If one is truly attuned to the live music, then one enjoys the music that much more, and collectively too with other members of the audience, since they are also attuned to the music. Anyone who has been to shows will know what I’m talking about. And once again Ratliff seems to get this basic phenomenon right when he says that:

“You’re looking for clues as well as listening for them, feeling your way through it just like the musicians are. When something truly clicks, you’re in ecstasy.”

In fact, Ratliff explicitly draws the contrast between knowing the music and understanding the music. Knowing, as a mode of disclosure, is grounded on the “pure beholding” that comes with the present-at-hand; understanding, on the other hand, discloses not through beholding but through the grasp of mood. Ratliff puts the contrast in the following way:

“Whereas with records, I can really know it, by listening over and over, but the terms somehow don’t feel right.”

Of course he doesn’t use Heidegger’s language, but I think he has a pretty intuitive grasp of Heideggeran concepts.

There are two reasons why I decided to write a blog about this in this kind of way. First, I am doing a “dry run”, so to speak, for my next Heidegger paper, and it is a somewhat useful exercise for me to think about an issue in explicitly Heideggerian terms.

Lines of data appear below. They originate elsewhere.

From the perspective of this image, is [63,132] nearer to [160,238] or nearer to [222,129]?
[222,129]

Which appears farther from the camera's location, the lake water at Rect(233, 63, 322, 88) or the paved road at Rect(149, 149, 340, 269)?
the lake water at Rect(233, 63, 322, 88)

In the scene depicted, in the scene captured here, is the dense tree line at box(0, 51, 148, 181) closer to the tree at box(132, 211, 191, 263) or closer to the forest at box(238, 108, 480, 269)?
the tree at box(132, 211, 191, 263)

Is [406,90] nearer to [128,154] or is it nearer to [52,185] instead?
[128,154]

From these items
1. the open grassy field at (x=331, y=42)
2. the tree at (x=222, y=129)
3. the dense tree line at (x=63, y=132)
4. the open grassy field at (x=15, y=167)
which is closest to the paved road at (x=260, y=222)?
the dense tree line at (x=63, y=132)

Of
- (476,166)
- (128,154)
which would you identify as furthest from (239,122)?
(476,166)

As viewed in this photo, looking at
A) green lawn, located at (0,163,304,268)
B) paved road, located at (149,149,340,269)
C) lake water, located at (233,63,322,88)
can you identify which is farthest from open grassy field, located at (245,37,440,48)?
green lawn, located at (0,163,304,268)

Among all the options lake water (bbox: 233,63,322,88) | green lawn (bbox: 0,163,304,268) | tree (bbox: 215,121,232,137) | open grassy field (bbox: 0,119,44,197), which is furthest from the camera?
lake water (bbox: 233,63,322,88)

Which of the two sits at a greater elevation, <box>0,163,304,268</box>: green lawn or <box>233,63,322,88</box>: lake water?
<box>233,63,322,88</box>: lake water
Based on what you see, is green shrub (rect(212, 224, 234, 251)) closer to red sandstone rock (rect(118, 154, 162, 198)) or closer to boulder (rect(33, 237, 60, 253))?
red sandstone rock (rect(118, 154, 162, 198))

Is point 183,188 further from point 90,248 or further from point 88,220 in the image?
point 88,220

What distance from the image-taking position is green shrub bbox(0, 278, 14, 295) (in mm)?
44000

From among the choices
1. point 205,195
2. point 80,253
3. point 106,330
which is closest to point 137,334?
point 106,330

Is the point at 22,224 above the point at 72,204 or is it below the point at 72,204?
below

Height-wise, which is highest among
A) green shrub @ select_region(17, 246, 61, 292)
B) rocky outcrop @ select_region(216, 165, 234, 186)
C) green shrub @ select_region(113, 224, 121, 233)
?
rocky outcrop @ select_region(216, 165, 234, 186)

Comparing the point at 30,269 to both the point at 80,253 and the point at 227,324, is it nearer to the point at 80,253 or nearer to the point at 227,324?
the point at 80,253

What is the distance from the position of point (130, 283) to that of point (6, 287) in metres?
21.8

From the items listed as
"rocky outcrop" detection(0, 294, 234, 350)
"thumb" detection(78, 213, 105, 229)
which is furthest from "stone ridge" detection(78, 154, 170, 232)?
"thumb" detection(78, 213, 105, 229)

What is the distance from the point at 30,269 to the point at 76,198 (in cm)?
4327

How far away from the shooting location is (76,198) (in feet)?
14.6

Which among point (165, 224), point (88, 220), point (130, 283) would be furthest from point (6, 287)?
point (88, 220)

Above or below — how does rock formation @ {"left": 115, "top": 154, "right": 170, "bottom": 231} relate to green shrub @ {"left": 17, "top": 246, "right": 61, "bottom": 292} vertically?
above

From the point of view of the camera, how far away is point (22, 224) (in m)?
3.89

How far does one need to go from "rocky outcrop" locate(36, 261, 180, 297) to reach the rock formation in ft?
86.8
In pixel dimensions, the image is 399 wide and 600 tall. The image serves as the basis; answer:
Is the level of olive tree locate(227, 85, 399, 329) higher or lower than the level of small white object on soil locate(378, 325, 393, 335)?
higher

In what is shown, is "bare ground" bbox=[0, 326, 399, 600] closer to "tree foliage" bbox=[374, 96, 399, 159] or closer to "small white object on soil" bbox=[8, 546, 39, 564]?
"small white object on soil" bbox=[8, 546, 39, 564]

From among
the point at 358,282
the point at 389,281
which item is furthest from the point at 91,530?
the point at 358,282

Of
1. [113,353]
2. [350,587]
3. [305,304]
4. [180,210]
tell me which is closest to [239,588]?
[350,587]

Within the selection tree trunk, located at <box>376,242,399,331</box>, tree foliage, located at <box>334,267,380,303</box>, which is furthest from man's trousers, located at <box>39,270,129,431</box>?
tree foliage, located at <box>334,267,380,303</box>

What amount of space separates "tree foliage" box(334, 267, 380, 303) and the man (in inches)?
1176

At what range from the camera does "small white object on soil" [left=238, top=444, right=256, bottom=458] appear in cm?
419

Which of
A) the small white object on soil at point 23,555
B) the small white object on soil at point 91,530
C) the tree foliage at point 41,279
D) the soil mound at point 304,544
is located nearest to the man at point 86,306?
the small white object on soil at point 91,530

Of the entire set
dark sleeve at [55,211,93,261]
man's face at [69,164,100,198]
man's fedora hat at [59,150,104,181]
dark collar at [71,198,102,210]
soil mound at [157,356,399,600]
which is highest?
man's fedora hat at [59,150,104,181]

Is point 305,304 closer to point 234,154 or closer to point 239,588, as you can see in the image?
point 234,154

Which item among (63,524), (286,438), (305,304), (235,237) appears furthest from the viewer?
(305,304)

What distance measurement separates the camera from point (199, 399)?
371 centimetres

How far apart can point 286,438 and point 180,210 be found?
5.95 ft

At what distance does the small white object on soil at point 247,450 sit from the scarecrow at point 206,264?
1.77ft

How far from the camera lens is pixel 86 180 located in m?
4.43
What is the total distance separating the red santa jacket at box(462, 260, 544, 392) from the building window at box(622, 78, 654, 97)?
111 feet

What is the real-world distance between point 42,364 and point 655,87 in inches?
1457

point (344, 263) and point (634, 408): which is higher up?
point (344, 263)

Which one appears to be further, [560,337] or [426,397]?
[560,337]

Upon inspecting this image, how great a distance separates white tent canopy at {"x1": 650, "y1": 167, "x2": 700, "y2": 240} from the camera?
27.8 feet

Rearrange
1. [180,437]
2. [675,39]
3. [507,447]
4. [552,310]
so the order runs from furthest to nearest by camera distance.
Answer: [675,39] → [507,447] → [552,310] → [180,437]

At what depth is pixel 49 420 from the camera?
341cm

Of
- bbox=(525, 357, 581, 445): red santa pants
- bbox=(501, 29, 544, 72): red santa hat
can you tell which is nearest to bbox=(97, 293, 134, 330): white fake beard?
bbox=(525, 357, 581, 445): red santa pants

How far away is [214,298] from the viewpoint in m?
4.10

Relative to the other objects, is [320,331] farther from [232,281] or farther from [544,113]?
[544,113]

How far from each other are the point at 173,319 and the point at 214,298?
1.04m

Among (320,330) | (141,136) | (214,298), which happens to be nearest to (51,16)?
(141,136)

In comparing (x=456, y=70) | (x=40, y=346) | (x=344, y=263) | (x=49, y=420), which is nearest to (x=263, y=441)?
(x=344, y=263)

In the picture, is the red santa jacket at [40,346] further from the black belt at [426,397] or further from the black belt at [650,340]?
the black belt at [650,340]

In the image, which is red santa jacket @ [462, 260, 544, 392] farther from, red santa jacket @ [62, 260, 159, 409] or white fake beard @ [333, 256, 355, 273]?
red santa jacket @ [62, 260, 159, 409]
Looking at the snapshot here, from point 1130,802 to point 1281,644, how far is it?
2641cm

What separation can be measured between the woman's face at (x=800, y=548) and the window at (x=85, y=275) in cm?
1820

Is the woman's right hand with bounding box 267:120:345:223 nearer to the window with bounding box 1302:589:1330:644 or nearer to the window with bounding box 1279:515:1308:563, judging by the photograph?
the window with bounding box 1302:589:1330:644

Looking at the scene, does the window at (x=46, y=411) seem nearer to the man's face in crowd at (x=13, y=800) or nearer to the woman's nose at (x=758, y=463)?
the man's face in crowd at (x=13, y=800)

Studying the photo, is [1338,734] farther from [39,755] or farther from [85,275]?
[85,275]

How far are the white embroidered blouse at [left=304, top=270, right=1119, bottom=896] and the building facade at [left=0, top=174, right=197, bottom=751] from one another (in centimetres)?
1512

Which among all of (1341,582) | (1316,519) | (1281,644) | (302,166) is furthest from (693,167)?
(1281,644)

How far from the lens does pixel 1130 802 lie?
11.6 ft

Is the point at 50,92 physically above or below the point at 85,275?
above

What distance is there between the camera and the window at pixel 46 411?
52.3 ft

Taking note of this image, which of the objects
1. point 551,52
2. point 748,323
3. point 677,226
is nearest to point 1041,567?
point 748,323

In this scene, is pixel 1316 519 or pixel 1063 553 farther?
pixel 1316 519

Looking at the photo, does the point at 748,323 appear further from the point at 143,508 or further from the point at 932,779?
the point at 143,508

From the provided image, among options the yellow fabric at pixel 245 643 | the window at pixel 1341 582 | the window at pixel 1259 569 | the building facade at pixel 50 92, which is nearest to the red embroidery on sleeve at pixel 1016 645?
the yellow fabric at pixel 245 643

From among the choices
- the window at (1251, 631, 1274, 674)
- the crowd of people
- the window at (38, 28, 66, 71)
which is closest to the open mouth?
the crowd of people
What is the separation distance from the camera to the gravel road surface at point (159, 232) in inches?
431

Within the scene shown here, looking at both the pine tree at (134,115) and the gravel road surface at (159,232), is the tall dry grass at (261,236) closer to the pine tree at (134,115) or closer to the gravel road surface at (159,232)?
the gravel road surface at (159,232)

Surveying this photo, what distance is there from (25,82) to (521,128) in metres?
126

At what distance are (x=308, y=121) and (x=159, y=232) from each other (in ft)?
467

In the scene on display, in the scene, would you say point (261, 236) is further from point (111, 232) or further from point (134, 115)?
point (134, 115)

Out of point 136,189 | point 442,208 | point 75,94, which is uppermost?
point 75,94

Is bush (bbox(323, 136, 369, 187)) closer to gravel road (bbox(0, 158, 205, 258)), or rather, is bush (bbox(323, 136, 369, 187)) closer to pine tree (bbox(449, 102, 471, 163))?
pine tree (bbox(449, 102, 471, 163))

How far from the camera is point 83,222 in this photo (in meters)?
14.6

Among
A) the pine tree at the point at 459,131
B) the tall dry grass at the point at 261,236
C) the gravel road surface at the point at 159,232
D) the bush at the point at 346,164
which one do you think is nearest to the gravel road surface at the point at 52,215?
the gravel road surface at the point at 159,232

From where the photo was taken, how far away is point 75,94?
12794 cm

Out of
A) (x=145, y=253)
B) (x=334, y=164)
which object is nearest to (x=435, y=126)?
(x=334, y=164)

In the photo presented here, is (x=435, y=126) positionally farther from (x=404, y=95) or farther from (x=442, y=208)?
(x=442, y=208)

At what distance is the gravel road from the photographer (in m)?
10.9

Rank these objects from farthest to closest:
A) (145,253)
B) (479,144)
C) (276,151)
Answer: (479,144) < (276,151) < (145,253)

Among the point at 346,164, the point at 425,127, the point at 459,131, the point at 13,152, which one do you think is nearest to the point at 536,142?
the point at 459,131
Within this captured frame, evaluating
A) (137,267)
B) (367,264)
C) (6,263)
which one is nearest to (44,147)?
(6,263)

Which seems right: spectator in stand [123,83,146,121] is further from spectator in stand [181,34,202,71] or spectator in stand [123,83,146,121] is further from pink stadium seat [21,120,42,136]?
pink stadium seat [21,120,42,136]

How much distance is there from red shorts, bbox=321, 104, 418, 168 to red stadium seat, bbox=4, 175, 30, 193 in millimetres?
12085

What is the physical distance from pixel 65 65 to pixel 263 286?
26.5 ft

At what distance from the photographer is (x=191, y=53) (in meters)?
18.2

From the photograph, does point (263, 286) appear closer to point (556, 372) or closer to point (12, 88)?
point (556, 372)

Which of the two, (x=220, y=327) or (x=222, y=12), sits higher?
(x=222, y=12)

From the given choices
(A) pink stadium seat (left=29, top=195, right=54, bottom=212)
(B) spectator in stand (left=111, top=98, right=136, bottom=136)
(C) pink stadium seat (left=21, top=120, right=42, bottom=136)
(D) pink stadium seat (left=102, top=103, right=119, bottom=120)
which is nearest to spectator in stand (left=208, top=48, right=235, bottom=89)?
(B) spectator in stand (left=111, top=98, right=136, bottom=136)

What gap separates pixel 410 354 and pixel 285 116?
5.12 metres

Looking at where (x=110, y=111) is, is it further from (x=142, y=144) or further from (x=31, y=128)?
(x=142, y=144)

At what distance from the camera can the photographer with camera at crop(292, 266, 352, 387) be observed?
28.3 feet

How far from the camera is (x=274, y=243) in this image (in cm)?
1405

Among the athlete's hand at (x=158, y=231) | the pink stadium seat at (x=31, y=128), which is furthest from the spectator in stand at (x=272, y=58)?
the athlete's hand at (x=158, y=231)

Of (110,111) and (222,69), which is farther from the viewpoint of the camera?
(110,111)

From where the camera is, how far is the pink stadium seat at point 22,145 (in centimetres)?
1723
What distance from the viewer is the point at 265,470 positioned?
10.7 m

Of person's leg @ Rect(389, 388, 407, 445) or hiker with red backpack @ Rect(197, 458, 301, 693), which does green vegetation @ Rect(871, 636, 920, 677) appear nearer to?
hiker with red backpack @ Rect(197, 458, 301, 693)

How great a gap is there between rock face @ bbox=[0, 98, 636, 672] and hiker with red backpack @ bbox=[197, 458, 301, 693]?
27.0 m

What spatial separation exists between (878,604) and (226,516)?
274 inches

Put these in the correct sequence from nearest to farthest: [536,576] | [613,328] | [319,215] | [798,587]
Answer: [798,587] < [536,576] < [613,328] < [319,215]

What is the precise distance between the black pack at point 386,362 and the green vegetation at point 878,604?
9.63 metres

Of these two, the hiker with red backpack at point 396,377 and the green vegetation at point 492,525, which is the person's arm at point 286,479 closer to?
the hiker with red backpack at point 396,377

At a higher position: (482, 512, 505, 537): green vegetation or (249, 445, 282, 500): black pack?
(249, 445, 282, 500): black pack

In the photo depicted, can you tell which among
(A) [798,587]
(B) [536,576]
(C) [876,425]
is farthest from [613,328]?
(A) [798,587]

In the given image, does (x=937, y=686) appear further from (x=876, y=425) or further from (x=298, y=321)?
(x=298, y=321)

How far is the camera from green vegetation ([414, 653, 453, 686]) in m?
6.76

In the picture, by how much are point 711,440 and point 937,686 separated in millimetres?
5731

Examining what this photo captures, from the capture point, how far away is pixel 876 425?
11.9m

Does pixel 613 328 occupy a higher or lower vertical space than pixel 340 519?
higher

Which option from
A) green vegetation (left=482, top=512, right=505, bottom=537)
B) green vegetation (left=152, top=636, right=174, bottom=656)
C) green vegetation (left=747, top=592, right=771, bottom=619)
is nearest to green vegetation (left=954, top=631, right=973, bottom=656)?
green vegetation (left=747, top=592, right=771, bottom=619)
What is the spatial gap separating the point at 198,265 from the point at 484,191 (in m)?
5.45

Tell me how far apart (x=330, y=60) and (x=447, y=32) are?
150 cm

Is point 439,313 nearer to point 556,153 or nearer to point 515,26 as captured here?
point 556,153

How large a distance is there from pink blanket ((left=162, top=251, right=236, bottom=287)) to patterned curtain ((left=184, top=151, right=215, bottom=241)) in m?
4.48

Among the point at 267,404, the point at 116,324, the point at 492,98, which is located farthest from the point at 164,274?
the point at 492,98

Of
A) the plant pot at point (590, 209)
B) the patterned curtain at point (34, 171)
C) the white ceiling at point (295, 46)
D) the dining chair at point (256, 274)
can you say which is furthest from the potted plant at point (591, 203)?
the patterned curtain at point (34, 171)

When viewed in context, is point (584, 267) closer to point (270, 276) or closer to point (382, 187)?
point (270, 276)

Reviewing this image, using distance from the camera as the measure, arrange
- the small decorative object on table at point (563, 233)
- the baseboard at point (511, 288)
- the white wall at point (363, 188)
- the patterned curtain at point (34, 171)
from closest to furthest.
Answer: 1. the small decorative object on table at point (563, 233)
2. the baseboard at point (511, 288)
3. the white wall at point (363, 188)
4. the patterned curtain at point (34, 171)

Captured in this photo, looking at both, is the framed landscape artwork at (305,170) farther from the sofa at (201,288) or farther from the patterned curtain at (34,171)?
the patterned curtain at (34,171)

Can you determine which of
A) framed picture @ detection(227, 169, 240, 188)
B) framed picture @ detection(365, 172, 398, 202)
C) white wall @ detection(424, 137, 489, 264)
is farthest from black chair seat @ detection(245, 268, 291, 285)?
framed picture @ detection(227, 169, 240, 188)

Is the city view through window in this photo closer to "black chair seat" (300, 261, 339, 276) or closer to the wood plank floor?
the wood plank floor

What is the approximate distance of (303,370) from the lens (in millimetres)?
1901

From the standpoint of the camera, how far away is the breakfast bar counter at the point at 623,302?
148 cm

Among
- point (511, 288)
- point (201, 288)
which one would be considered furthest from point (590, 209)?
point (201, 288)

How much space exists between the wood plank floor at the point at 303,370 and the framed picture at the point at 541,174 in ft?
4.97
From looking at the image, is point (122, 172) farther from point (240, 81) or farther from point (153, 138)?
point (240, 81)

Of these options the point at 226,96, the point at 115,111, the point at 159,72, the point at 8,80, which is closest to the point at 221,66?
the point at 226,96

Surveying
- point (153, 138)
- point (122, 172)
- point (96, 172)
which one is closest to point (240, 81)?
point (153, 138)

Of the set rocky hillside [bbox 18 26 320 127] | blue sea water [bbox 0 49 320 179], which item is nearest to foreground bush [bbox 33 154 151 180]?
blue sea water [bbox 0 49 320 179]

Second, I find this Heideggerian account of live music plausible and persuasive, since it matches how I have experienced all the live music that I have heard.

The ironic thing is that while I was writing this blog, I was listening to a bootleg copy of a Hank Mobley show that he played at the Birdland club, named after Charlie Parker, aka “The Bird.” The show has a great lineup with Hank Mobley, Billy Roots, Curtis Fuler, and Lee Morgan. And all as I was writing, I kept thinking that although whoever taped the show did a really good job in terms of capturing the sound, it is nowhere even close to seeing those guys play live.

And a Heideggerian account of live music might be a pretty good account of the gap between simply hearing recorded music (even of live shows) and actually Being There.